Se ele conseguiu fazer tudo que fez – acompanhar equipes em competições na Alemanha, em 2012; no Mundial de Houston, em 2018; apresentar senão todos quase todos os festivais nacionais do SESI – e ser pai de duas crianças ao mesmo tempo, ele sabe que deve à paciência e ao apoio da mulher, Juliana. Socióloga, ela é professora do Instituto Federal de Sertãozinho. 

“Minha mulher é feminista. Então, as coisas em casa são divididas. Eu cozinho, lavo a louça, faxino banheiro. E sei que poderia fazer muito mais”, admite. Matheus diz que a formação e engajamento da esposa sobre a pauta de gênero influenciam não só ele, como a formação dos dois meninos. “É difícil porque ainda tem muita coisa errada no mundo. A gente faz a nossa parte”, diz.

Em sentido horário: Juliana, Zé Bento, Manuel e Matheus

Por acompanhar o desenvolvimento da robótica educacional desde sempre, ele percebe como o perfil dos participantes mudou.

“No começo, era só menino, hoje a robótica está cheia de meninas! Reflete as mudanças que estão acontecendo não só na robótica como no mundo nessa pauta de igualdade de gênero. Cara, é fantástico. Mas também acho que precisamos fazer um trabalho para aumentar a diversidade racial e a inclusão na robótica. Por que tem poucas crianças negras? Isso tem que mudar”, argumenta. 

Se você parar nas aparências, na simpatia generalizada, no carisma magnético de Matheus nos palcos, corre o risco de perder lados incríveis do doutorando em Educação pela Universidade Federal de São Carlos. O lado que cita Pedagogia do Oprimido, de Paulo Freire, como livro de cabeceira, o que vê na educação uma força transformadora.

Tio Matheus celebra maior participação de meninas na robótica!

O homem pira

A vontade de dar mais tempo para a formação acadêmica e de viajar menos o fizeram tomar a difícil decisão de deixar o quadro do SESI em 2019 para assumir o cargo de professor de educação física concursado da Prefeitura de Ribeirão Preto. 

Isso não significa que ele deixou o universo da robótica para trás. O primeiro festival internacional de robótica organizado pelo SESI no país, realizado entre 5 e 7 de agosto no Rio de Janeiro, conta com ele. Juliana, claro, apoiou.

O combinado é que enquanto ele estiver fora ela não assista a novos episódios de Grey’s Anatomy. “Faz um ano que tamo assistindo e não consigo parar. Eu choro, me envolvo”, conta.  
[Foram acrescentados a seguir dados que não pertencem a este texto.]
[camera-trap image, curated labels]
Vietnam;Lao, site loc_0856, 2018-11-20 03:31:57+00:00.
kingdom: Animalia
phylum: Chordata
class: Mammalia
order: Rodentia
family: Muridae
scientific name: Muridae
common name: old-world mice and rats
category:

Não seria a mesma experiência sem o Tio Matheus. Os gringos de 37 países precisavam ver que, no Brasil, a robótica pega fogo e quem acende o fósforo é ele. Ainda mais quando o festival cai no dia do seu aniversário. 

Aposentadoria, por enquanto, não faz parte dos planos. 

“Enquanto eu tiver pique, enquanto as pessoas acharem que sou importante, vou ficar.”